Der TagOlaf Scholz bestreitet rassistische Beleidigung des CDU-Politikers Joe Chialo
Was er gesagt haben soll, ist einigermaßen sicher überliefert. Aber was hat er nur damit gemeint? Bundeskanzler Olaf Scholz sieht sich einem massiven Vorwurf ausgesetzt, den der "Focus" in die Welt gesetzt hat. Nicht nur berichtet das Blatt von einem Disput zwischen Scholz und dem schwarzen CDU-Bundesvorstandsmitglied Joe Chialo während einer privaten Feier. Das Magazin liefert die Wertung gleich mit: "CDU-Mann Chialo beleidigt: Kanzler Scholz leistet sich rassistischen Aussetzer", lautet die Überschrift. Kurz: Scholz soll den Sohn tansanischer Diplomaten einen "Hofnarren" der CDU genannt haben. Auch sei dieser als "Feigenblatt" seiner Partei betitelt worden.
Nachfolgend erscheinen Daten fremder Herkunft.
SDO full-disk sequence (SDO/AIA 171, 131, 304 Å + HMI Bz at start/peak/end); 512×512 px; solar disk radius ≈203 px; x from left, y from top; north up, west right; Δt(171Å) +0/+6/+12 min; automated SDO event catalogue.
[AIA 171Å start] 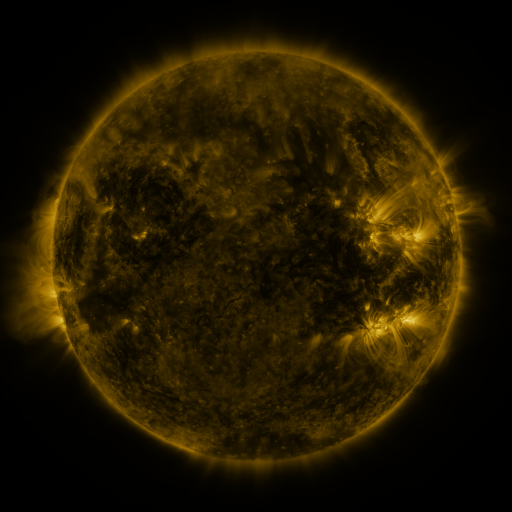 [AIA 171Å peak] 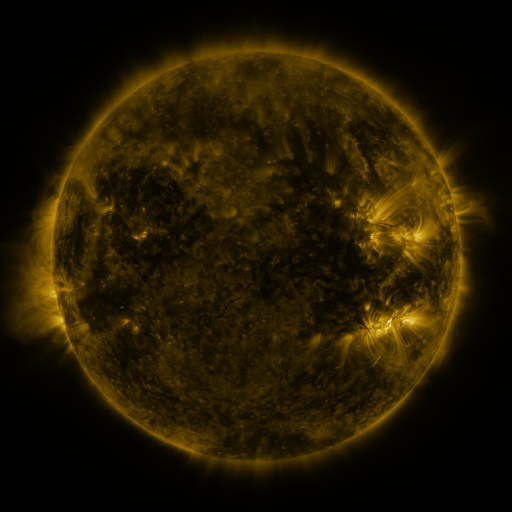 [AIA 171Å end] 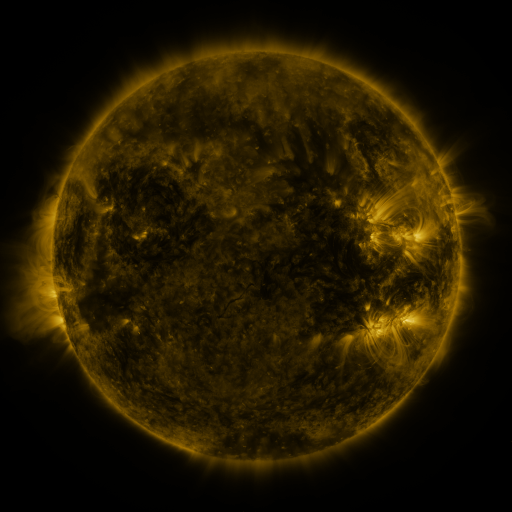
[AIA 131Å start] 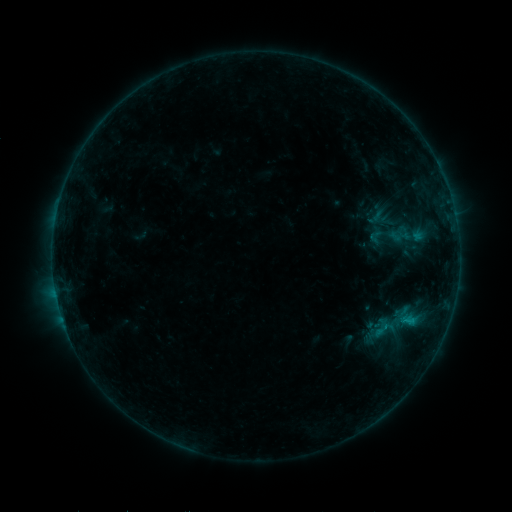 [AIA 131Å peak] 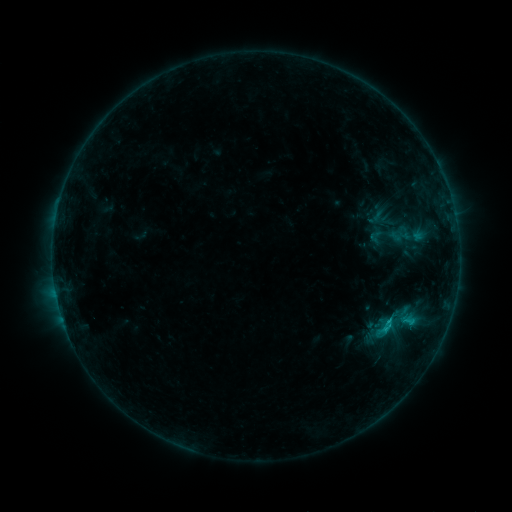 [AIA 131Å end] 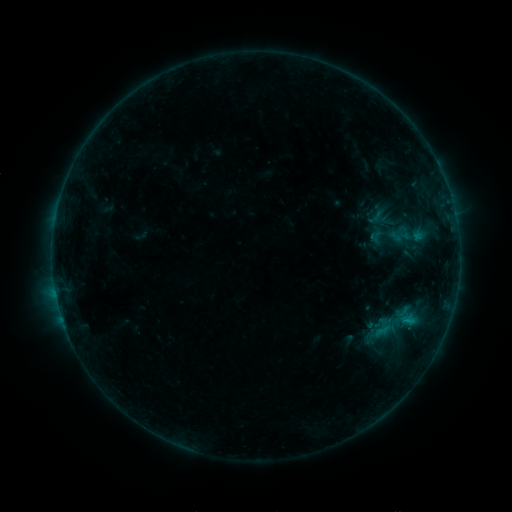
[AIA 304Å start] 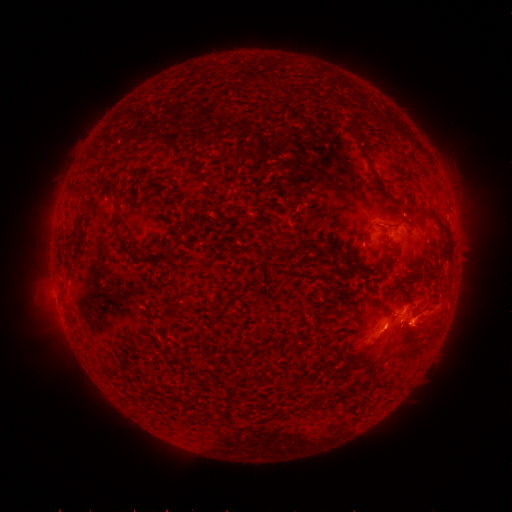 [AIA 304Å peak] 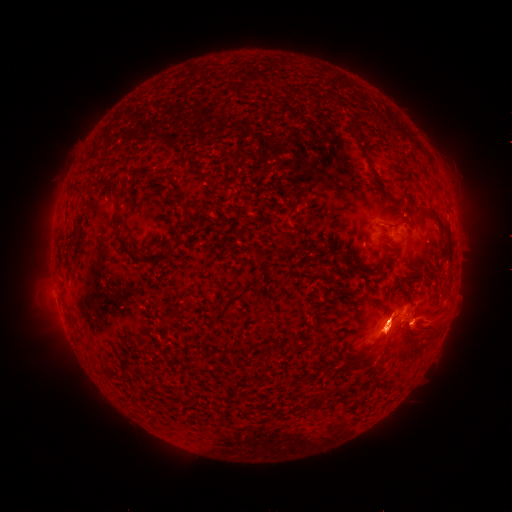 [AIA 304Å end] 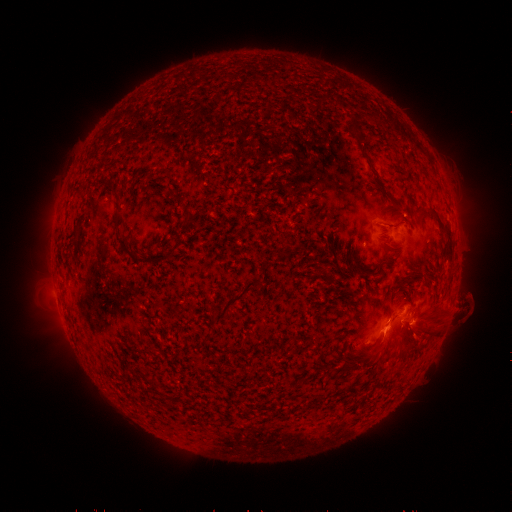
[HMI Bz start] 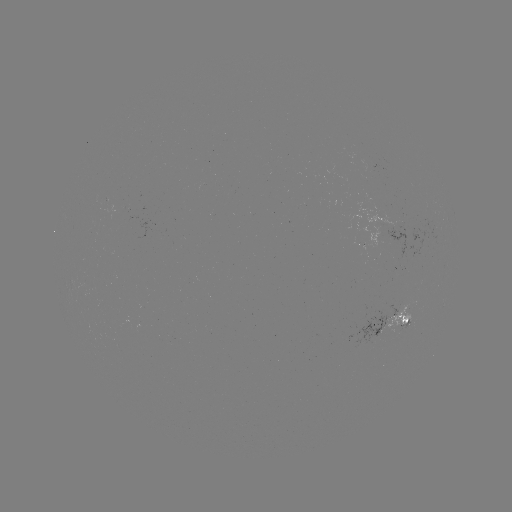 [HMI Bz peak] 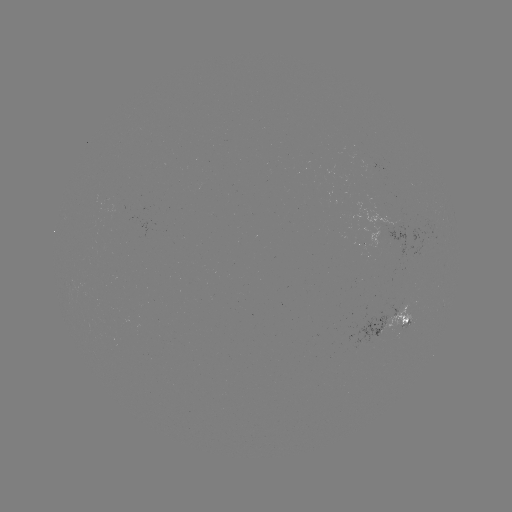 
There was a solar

Chialo, Kultursenator von Berlin, bestätigte lediglich, dass es einen "Vorfall" auf der Feier Anfang Februar gegeben habe. Die SPD versendete wiederum eine Stellungnahme, in der Scholz eine rassistische Beleidigung vehement bestreitet. Scholz erklärte darin, er habe sich auf der Feier mit einem Journalisten über das gemeinsame Abstimmungsverhalten von CDU und CSU mit der AfD im Bundestag unterhalten. Scholz habe festgestellt, dass "nur sehr wenige liberale Stimmen in der CDU" den Kurs ihres Vorsitzenden Friedrich Merz öffentlich kritisiert hätten. "Der dabei von mir verwandte Begriff ist im Sprachgebrauch nicht rassistisch konnotiert und war von mir auch nie so intendiert", erklärte Scholz. "Der erhobene Vorwurf des Rassismus ist absurd und künstlich konstruiert." Die Erklärung ist so zu lesen, dass Scholz die Verwendung des Begriffs "Hofnarr" bestätigt. Demnach meinte er aber nicht explizit Chialo damit, sondern die angesprochenen liberalen Politiker, die Merz' Umgang mit der AfD kritisiert hätten, aber am Ende nichts ausrichten konnten.